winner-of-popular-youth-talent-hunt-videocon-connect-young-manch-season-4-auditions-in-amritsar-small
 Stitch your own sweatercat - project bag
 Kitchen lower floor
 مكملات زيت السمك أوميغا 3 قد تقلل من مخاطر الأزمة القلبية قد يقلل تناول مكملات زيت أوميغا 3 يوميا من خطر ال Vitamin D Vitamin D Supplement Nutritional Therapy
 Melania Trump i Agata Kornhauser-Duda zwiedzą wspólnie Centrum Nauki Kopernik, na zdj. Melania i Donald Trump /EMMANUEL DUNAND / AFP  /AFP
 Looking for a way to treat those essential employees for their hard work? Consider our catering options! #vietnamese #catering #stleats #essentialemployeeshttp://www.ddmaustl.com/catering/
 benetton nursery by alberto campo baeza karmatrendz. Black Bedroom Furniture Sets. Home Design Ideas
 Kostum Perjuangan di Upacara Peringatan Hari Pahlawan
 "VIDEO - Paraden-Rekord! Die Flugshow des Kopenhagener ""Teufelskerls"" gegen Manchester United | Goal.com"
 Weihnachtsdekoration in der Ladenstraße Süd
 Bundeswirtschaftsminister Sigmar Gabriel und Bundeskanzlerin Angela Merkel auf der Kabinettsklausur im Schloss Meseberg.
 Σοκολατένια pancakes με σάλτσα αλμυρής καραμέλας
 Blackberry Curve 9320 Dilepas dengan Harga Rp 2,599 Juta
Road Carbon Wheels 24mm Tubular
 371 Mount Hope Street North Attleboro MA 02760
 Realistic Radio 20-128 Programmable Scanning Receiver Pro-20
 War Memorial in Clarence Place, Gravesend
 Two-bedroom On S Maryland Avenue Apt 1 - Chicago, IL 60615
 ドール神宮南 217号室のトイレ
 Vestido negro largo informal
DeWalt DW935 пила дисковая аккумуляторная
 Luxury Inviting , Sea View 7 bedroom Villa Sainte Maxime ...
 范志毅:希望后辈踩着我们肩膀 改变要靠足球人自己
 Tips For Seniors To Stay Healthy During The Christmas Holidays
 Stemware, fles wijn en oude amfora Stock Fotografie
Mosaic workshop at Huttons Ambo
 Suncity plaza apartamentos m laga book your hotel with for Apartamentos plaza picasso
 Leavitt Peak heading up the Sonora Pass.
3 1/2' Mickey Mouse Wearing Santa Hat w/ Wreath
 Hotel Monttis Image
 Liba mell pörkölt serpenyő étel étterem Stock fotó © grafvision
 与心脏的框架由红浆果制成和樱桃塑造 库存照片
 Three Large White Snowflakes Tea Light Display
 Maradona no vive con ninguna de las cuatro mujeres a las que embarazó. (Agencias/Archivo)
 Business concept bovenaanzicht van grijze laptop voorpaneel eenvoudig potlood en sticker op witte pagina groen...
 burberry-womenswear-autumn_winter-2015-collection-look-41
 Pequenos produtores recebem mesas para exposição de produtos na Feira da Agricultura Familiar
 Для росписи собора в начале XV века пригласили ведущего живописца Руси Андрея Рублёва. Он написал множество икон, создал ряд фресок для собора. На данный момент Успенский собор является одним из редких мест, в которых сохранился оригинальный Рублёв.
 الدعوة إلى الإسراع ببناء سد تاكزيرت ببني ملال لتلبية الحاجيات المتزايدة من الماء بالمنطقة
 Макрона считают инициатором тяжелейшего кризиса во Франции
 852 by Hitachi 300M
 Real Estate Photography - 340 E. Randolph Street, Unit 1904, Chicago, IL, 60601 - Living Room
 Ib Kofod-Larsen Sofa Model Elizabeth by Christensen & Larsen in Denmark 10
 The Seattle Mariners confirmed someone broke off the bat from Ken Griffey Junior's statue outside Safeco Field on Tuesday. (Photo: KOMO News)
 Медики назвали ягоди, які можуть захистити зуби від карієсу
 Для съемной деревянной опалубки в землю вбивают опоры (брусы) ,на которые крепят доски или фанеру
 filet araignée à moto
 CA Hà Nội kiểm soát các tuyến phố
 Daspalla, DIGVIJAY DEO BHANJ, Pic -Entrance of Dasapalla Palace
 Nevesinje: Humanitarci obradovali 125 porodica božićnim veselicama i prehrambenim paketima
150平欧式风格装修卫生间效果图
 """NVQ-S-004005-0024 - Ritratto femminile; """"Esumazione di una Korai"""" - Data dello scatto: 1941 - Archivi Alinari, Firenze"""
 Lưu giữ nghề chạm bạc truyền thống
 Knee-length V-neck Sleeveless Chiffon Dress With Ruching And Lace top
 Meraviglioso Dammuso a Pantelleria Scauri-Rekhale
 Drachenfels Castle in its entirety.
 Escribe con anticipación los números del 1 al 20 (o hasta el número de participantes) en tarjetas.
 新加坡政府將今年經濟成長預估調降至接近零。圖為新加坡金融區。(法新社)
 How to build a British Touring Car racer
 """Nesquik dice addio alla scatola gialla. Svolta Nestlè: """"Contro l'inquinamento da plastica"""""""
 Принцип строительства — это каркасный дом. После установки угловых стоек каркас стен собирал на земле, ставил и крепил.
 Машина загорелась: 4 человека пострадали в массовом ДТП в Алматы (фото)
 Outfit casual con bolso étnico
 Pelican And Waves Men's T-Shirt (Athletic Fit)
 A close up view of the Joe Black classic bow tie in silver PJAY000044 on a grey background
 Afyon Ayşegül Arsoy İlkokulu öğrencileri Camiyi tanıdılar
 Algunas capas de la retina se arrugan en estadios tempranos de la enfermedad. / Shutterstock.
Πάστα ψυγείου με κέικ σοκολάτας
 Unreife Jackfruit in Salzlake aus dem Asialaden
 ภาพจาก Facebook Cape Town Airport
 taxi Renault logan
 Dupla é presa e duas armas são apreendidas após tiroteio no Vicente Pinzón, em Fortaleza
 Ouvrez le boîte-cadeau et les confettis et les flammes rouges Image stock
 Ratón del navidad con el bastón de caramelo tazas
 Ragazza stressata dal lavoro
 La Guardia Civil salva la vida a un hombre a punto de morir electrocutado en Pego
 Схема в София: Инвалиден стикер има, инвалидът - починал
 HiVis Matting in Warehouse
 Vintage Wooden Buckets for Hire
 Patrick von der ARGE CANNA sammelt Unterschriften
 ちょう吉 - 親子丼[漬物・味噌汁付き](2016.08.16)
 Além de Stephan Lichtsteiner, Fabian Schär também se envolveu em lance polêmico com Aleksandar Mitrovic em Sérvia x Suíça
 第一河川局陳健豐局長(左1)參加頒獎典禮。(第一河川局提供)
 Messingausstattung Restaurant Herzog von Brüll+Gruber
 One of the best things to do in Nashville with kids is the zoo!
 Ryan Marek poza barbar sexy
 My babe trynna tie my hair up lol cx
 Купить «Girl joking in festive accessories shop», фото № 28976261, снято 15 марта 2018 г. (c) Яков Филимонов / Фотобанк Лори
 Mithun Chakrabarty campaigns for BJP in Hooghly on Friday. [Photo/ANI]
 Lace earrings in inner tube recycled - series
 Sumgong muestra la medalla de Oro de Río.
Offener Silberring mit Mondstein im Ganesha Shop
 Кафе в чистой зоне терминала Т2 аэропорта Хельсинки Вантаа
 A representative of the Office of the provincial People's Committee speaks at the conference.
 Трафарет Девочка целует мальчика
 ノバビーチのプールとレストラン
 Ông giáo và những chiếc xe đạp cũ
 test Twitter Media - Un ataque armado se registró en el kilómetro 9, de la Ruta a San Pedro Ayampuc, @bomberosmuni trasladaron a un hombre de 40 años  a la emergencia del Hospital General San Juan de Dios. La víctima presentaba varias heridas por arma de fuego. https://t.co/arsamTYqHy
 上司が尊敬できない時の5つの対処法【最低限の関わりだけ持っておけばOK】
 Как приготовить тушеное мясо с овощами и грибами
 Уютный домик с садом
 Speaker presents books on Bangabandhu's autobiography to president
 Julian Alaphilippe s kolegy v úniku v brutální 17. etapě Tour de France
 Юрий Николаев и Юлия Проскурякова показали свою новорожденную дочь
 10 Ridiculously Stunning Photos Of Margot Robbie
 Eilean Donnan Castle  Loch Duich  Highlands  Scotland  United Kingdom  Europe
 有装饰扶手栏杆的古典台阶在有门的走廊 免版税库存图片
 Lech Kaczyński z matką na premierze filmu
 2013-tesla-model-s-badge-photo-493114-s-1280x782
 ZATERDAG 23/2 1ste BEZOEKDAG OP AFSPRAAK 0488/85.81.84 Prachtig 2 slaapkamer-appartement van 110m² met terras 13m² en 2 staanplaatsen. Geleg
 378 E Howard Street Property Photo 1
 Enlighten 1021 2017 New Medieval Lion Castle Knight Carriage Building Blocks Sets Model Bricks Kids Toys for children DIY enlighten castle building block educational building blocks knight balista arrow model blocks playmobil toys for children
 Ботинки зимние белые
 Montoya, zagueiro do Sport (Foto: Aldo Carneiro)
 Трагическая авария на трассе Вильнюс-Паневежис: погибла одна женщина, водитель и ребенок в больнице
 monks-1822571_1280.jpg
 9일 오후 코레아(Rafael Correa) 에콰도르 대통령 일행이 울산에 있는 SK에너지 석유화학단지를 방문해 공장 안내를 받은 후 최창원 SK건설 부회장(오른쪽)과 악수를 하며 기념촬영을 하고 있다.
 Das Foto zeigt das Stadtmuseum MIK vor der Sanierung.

◆ **Exercise brief**: Only the lines from the first line of the material above through the line that contains "Business concept bovenaanzicht" should be quoted, each one exactly.

◆ **Reply**:
winner-of-popular-youth-talent-hunt-videocon-connect-young-manch-season-4-auditions-in-amritsar-small
 Stitch your own sweatercat - project bag
 Kitchen lower floor
 مكملات زيت السمك أوميغا 3 قد تقلل من مخاطر الأزمة القلبية قد يقلل تناول مكملات زيت أوميغا 3 يوميا من خطر ال Vitamin D Vitamin D Supplement Nutritional Therapy
 Melania Trump i Agata Kornhauser-Duda zwiedzą wspólnie Centrum Nauki Kopernik, na zdj. Melania i Donald Trump /EMMANUEL DUNAND / AFP  /AFP
 Looking for a way to treat those essential employees for their hard work? Consider our catering options! #vietnamese #catering #stleats #essentialemployeeshttp://www.ddmaustl.com/catering/
 benetton nursery by alberto campo baeza karmatrendz. Black Bedroom Furniture Sets. Home Design Ideas
 Kostum Perjuangan di Upacara Peringatan Hari Pahlawan
 "VIDEO - Paraden-Rekord! Die Flugshow des Kopenhagener ""Teufelskerls"" gegen Manchester United | Goal.com"
 Weihnachtsdekoration in der Ladenstraße Süd
 Bundeswirtschaftsminister Sigmar Gabriel und Bundeskanzlerin Angela Merkel auf der Kabinettsklausur im Schloss Meseberg.
 Σοκολατένια pancakes με σάλτσα αλμυρής καραμέλας
 Blackberry Curve 9320 Dilepas dengan Harga Rp 2,599 Juta
Road Carbon Wheels 24mm Tubular
 371 Mount Hope Street North Attleboro MA 02760
 Realistic Radio 20-128 Programmable Scanning Receiver Pro-20
 War Memorial in Clarence Place, Gravesend
 Two-bedroom On S Maryland Avenue Apt 1 - Chicago, IL 60615
 ドール神宮南 217号室のトイレ
 Vestido negro largo informal
DeWalt DW935 пила дисковая аккумуляторная
 Luxury Inviting , Sea View 7 bedroom Villa Sainte Maxime ...
 范志毅:希望后辈踩着我们肩膀 改变要靠足球人自己
 Tips For Seniors To Stay Healthy During The Christmas Holidays
 Stemware, fles wijn en oude amfora Stock Fotografie
Mosaic workshop at Huttons Ambo
 Suncity plaza apartamentos m laga book your hotel with for Apartamentos plaza picasso
 Leavitt Peak heading up the Sonora Pass.
3 1/2' Mickey Mouse Wearing Santa Hat w/ Wreath
 Hotel Monttis Image
 Liba mell pörkölt serpenyő étel étterem Stock fotó © grafvision
 与心脏的框架由红浆果制成和樱桃塑造 库存照片
 Three Large White Snowflakes Tea Light Display
 Maradona no vive con ninguna de las cuatro mujeres a las que embarazó. (Agencias/Archivo)
 Business concept bovenaanzicht van grijze laptop voorpaneel eenvoudig potlood en sticker op witte pagina groen...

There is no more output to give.